CAPÍTULO XIV

Está clarísimo que la bofia —y Dios sabe cómo abunda en Washington, qué ocurrencia elegir esta ciudad para empresas no muy legales—, la bofia, digo, no sabe que de momento voy de niñita. Se trata de aprovecharlo. Ritchie, en cambio, si quiere establecer sus contactos y birlar un fulano a hurtadillas, más vale que recupere su masculinidad. O sea que, ante todo, tenemos que regresar a bordo del amigo Kane Junior que nos está guardando las maletas en depósito.

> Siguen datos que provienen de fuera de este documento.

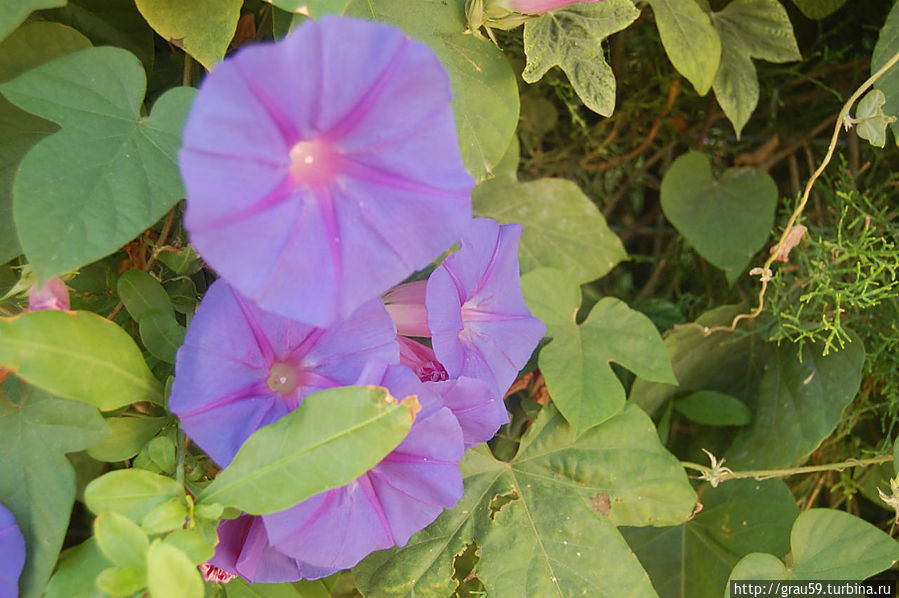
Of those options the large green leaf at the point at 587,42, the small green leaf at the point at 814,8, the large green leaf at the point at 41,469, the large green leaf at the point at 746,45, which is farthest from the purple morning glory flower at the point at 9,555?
the small green leaf at the point at 814,8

Se lo explico a Ritchie, éste asiente, y salimos. Ahí está el Buick, también el Chevrolet. Cogemos los dos y aparco el Chevrolet algo más lejos; luego me subo al lado de Ritchie.

Mientras conduce, medito y creo que hay algo que me cosquillea las meninges, pero no acierto a formular fácilmente. Aprovecho un semáforo en rojo para tenderle un níquel a un vendedor de periódicos y me compro otro. Releo el artículo.

—Ritchie.

Me mira.

—En este maldito papelucho no hay un solo espacio que diga que el chino ha muerto.

Ritchie frunce las cejas.

—No paran de repetir que lo han «apuñalado» —insisto—, pero no concretan si lo han matado.

—Y qué —dice Ritchie.

—¡Oh! Y nada —contesto.

No logro descubrir por qué me extraña y por qué creo que tiene su importancia.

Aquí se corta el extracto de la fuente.